(Items taken from a data source)
═══

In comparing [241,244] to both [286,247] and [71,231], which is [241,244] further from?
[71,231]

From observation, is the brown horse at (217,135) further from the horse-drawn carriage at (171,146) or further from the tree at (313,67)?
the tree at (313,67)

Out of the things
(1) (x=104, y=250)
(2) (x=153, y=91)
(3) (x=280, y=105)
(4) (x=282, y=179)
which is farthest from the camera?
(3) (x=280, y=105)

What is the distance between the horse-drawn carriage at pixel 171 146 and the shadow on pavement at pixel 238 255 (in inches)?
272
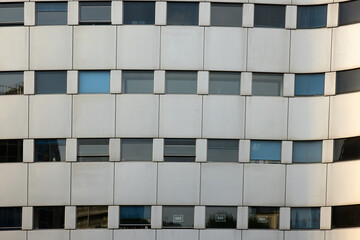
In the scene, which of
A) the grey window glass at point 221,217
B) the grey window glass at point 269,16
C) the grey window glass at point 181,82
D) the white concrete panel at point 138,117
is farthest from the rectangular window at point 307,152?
the white concrete panel at point 138,117

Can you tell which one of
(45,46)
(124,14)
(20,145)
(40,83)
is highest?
(124,14)

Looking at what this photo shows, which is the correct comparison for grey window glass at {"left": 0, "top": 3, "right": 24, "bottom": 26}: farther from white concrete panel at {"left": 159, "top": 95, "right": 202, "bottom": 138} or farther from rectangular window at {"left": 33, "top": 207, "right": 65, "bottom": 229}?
rectangular window at {"left": 33, "top": 207, "right": 65, "bottom": 229}

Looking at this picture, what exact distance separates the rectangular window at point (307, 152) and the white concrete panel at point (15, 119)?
11.2 metres

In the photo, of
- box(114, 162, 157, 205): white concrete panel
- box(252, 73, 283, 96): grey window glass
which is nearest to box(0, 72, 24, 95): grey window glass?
box(114, 162, 157, 205): white concrete panel

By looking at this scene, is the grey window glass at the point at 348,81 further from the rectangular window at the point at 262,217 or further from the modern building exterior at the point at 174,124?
the rectangular window at the point at 262,217

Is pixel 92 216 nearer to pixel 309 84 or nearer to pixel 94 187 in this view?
pixel 94 187

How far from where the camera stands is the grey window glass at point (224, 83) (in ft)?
53.8

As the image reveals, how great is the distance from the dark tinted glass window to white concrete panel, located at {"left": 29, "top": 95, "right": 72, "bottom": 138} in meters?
11.0

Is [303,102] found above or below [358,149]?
above

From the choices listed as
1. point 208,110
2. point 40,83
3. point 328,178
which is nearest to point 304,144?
point 328,178

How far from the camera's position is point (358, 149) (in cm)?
1563

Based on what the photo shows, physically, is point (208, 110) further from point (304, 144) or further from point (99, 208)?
point (99, 208)

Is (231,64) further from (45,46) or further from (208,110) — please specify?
(45,46)

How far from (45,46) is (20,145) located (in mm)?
4242
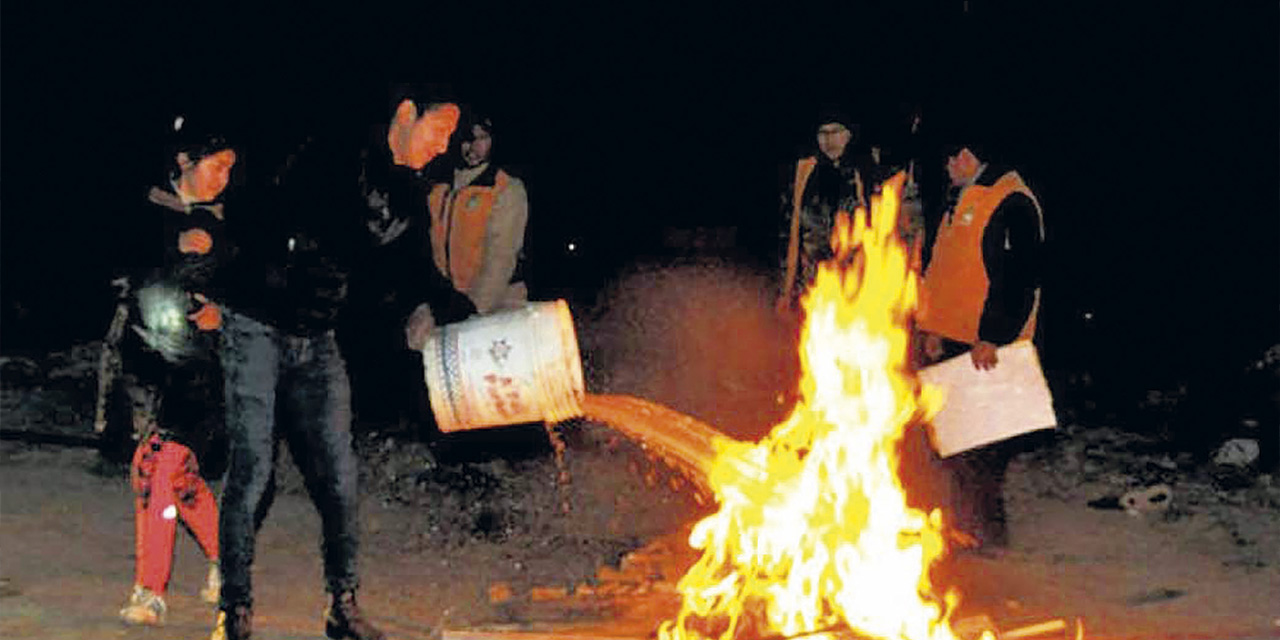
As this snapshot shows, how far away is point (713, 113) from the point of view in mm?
14414

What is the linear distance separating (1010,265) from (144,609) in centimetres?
368

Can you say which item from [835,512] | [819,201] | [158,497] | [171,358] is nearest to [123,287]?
[171,358]

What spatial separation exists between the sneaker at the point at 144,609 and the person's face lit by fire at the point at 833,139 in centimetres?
397

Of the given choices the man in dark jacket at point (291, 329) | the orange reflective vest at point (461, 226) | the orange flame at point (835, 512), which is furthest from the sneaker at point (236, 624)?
the orange reflective vest at point (461, 226)

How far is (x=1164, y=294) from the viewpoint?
12641 millimetres

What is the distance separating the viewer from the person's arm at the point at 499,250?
718 cm

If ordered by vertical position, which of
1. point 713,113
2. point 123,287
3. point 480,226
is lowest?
point 123,287

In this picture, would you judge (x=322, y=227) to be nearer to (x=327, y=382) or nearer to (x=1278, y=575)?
(x=327, y=382)

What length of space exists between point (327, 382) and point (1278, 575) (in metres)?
3.96

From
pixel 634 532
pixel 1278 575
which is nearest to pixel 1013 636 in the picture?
pixel 1278 575

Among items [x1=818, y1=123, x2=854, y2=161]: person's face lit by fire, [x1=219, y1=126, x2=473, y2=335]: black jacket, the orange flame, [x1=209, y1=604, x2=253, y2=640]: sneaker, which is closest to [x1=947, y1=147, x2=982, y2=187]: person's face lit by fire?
the orange flame

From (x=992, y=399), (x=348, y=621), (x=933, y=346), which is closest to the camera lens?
(x=348, y=621)

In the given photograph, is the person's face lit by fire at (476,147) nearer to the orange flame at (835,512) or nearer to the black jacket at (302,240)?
the orange flame at (835,512)

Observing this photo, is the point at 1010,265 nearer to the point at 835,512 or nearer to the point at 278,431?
the point at 835,512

═══

» Direction: Transcribe all of the records above word for word, omitting the pictures.

» Answer to this exercise:
In comparing [241,244] to both [286,247] and [71,231], which is [241,244] further from?
[71,231]

From observation, is the brown horse at (217,135) further from the horse-drawn carriage at (171,146) or further from the tree at (313,67)?
the tree at (313,67)

Out of the things
(1) (x=104, y=250)
(2) (x=153, y=91)
(3) (x=280, y=105)
(4) (x=282, y=179)
which is farthest from the camera?
(3) (x=280, y=105)

What is the distance between the horse-drawn carriage at pixel 171 146 and the shadow on pavement at pixel 238 255 (in inches)?
272
In the scene, which of
A) the grey window glass at point 221,217
B) the grey window glass at point 269,16
C) the grey window glass at point 181,82
D) the white concrete panel at point 138,117
is farthest from the rectangular window at point 307,152?
the white concrete panel at point 138,117

Can you tell which one of
(45,46)
(124,14)
(20,145)
(40,83)
is highest?
(124,14)

Looking at what this photo shows, which is the correct comparison for grey window glass at {"left": 0, "top": 3, "right": 24, "bottom": 26}: farther from white concrete panel at {"left": 159, "top": 95, "right": 202, "bottom": 138} or farther from rectangular window at {"left": 33, "top": 207, "right": 65, "bottom": 229}?
rectangular window at {"left": 33, "top": 207, "right": 65, "bottom": 229}

Looking at this picture, what exact distance separates the rectangular window at point (307, 152) and the white concrete panel at point (15, 119)?
11.2 metres

In the photo, of
- box(114, 162, 157, 205): white concrete panel
- box(252, 73, 283, 96): grey window glass
which is nearest to box(0, 72, 24, 95): grey window glass?
box(114, 162, 157, 205): white concrete panel

By looking at this scene, is the grey window glass at the point at 348,81 further from the rectangular window at the point at 262,217 or further from the modern building exterior at the point at 174,124?
the rectangular window at the point at 262,217

Is pixel 92 216 nearer to pixel 309 84 or nearer to pixel 94 187 in this view?
pixel 94 187

How far from where the camera stands is the grey window glass at point (224, 83) (in ft)?
53.8

As the image reveals, how great is the distance from the dark tinted glass window to white concrete panel, located at {"left": 29, "top": 95, "right": 72, "bottom": 138} in meters?
11.0

Is [303,102] found above or below [358,149]?
above

From the choices listed as
1. point 208,110
2. point 40,83
3. point 328,178
which is nearest to point 304,144?
point 328,178

How far from the camera's position is point (358, 149) (in cm)?
1563

Based on what the photo shows, physically, is point (208, 110) further from point (304, 144) or further from point (99, 208)?
point (99, 208)

Is (231,64) further from (45,46) or further from (208,110) — please specify?
(45,46)

How far from (45,46) is (20,145) located (in mm)?
4242
As this snapshot shows, how far away is point (713, 113) from the point of view in mm?
14414

What is the linear distance separating (1010,265) from (144,609) in centimetres?
368

Can you say which item from [835,512] | [819,201] | [158,497] | [171,358] is nearest to [123,287]?
[171,358]

What spatial separation exists between the sneaker at the point at 144,609 and the person's face lit by fire at the point at 833,139 in centimetres?
397

Of the given choices the man in dark jacket at point (291, 329) | the orange reflective vest at point (461, 226) | the orange flame at point (835, 512), which is furthest from the sneaker at point (236, 624)?
the orange reflective vest at point (461, 226)

How far is (x=1164, y=294) from the viewpoint?
12641 millimetres

What is the distance separating the viewer from the person's arm at the point at 499,250?
718 cm

If ordered by vertical position, which of
1. point 713,113
2. point 123,287
3. point 480,226
is lowest?
point 123,287

In this picture, would you judge (x=322, y=227) to be nearer to (x=327, y=382) or nearer to (x=1278, y=575)?
(x=327, y=382)

What length of space exists between point (327, 382) and point (1278, 575) (in metres)?
3.96

From
pixel 634 532
pixel 1278 575
which is nearest to pixel 1013 636 in the picture?
pixel 1278 575

Among items [x1=818, y1=123, x2=854, y2=161]: person's face lit by fire, [x1=219, y1=126, x2=473, y2=335]: black jacket, the orange flame, [x1=209, y1=604, x2=253, y2=640]: sneaker, which is closest to [x1=947, y1=147, x2=982, y2=187]: person's face lit by fire?
the orange flame

From (x=992, y=399), (x=348, y=621), (x=933, y=346), which is closest to the camera lens?
(x=348, y=621)

In the given photograph, is the person's face lit by fire at (476,147) nearer to the orange flame at (835,512) or nearer to the black jacket at (302,240)?
the orange flame at (835,512)

Observing this photo, is the point at 1010,265 nearer to the point at 835,512 or nearer to the point at 278,431?
the point at 835,512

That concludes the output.